■ GOAL 1 ■
According to the text on sliding mode control for the humanoid manipulator, how many joints does the low-cost humanoid manipulator contain?

──────── TEXT SEGMENT ────────

The low-cost humanoid manipulator contains four joints to mimic shoulder and elbow movements. To suppress chattering and improve both the error convergence speed and the tracking accuracy, it is necessary to design a new sliding mode control method. As the STSM control hides the sign function in higher order, it possesses a better effect on chattering suppression. Apart from the chattering suppression requirement, the low-cost humanoid manipulator also needs precise trajectory tracking accuracy for mimicking human arm movements. The DFONTSM manifold can enhance the entire control performance by dynamically changing the position of the sliding mode manifold [47]. The steady-state accuracy can be improved because the fractional-order operator has the characteristics of heredity and memory, which can describe detailed information and increase the flexibility of the control law. Therefore, to solve the trajectory tracking performances of the low-cost humanoid manipulator, this paper proposes a DFONTSM-STA control method that combines a DFONTSM manifold with a super-twisting reaching law.

3. DFONTSM-STA Control for the Low-Cost Humanoid Manipulator

This section will briefly present some definitions and lemmas that are needed in the stability proof of the proposed DFONTSM-STA controller.

Definition 1. 

The general representation of the FO derivative-integral operator is expressed by Equation (3), [48]

$${}_{t_0}D_t^{\lambda }=\{\begin{array}{l}\begin{array}{cc}\frac{d^{\lambda }}{d{t}^{\lambda }}& \lambda >0\end{array}\\ \begin{array}{cc}1& \lambda =0\end{array}\\ \begin{array}{cc}{I}^{\lambda }={\displaystyle {\int }_0^t{\left(dt\right)}^{-\lambda }}& \lambda <0\end{array}\end{array}$$

(3)

──────── EXCERPTED DATA ────────

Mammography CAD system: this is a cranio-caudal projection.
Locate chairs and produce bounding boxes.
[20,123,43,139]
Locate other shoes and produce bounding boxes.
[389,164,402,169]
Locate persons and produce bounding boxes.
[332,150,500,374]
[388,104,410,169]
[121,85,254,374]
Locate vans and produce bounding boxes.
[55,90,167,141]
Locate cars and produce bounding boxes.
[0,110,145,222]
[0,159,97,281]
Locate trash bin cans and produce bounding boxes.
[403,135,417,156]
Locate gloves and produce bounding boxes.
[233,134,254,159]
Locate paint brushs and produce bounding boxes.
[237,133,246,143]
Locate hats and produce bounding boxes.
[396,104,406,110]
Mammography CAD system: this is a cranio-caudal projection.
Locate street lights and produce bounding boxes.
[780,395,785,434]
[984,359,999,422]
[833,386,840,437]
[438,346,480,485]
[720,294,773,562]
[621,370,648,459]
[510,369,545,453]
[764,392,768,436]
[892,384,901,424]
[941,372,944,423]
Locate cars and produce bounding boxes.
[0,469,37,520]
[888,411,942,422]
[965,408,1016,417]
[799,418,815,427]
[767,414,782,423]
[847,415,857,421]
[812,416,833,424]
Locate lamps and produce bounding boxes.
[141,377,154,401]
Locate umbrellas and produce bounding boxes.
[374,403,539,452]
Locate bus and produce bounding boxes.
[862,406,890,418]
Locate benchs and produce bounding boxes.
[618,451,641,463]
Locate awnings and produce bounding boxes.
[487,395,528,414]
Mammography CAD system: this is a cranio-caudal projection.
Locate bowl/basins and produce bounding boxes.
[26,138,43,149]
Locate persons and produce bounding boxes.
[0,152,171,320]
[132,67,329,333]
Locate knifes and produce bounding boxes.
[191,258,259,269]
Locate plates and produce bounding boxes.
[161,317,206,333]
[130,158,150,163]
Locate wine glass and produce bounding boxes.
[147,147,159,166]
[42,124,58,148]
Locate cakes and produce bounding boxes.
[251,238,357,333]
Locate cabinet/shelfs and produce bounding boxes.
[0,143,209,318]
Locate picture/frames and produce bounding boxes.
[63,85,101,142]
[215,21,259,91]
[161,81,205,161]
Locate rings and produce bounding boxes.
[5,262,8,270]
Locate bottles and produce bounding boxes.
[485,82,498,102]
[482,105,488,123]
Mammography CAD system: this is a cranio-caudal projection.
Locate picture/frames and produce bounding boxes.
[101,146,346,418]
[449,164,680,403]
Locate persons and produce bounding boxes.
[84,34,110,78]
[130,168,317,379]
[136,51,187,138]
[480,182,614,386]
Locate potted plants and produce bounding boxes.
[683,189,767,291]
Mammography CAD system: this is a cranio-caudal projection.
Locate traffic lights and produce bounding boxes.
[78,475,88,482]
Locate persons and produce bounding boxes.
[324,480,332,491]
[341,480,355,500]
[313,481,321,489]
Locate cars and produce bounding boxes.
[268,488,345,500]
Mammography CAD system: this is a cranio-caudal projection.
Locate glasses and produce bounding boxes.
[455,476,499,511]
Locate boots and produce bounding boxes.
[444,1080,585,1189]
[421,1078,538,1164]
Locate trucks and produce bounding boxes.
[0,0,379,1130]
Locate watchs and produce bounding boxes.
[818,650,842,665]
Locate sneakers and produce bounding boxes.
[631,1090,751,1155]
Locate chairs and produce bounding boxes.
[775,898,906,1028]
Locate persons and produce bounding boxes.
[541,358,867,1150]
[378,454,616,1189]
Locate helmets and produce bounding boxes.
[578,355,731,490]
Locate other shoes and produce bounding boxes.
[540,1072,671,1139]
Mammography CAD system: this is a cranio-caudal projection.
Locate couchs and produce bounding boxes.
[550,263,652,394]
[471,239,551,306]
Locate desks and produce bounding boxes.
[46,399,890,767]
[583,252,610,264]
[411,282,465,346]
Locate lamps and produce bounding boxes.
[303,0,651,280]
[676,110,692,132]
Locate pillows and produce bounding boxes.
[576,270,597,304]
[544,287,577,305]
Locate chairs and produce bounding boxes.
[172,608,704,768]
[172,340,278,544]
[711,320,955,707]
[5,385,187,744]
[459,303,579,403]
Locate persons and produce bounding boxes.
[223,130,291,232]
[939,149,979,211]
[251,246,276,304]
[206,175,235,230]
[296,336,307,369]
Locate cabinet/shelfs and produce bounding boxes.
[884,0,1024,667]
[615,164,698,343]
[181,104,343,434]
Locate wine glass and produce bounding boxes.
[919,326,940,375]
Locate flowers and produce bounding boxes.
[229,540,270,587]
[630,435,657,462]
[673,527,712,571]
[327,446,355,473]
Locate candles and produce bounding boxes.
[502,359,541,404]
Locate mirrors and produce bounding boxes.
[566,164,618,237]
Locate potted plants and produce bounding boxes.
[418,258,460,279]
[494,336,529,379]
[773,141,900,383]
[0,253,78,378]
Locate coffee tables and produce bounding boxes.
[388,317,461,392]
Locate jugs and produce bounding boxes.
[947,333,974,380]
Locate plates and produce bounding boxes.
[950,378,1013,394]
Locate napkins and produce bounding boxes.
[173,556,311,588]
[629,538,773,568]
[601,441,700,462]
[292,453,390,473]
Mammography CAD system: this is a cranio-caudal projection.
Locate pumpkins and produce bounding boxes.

────────

■ GOAL 2 ■
Please rewrite the stretch of the listing from its start through the line containing "[941,372,944,423]", changing "produce" to "draw" and keeping everything else the same. Return only that stretch.

■ TASK OUTPUT 1 ■
Four joints.

■ TASK OUTPUT 2 ■
Mammography CAD system: this is a cranio-caudal projection.
Locate chairs and draw bounding boxes.
[20,123,43,139]
Locate other shoes and draw bounding boxes.
[389,164,402,169]
Locate persons and draw bounding boxes.
[332,150,500,374]
[388,104,410,169]
[121,85,254,374]
Locate vans and draw bounding boxes.
[55,90,167,141]
Locate cars and draw bounding boxes.
[0,110,145,222]
[0,159,97,281]
Locate trash bin cans and draw bounding boxes.
[403,135,417,156]
Locate gloves and draw bounding boxes.
[233,134,254,159]
Locate paint brushs and draw bounding boxes.
[237,133,246,143]
Locate hats and draw bounding boxes.
[396,104,406,110]
Mammography CAD system: this is a cranio-caudal projection.
Locate street lights and draw bounding boxes.
[780,395,785,434]
[984,359,999,422]
[833,386,840,437]
[438,346,480,485]
[720,294,773,562]
[621,370,648,459]
[510,369,545,453]
[764,392,768,436]
[892,384,901,424]
[941,372,944,423]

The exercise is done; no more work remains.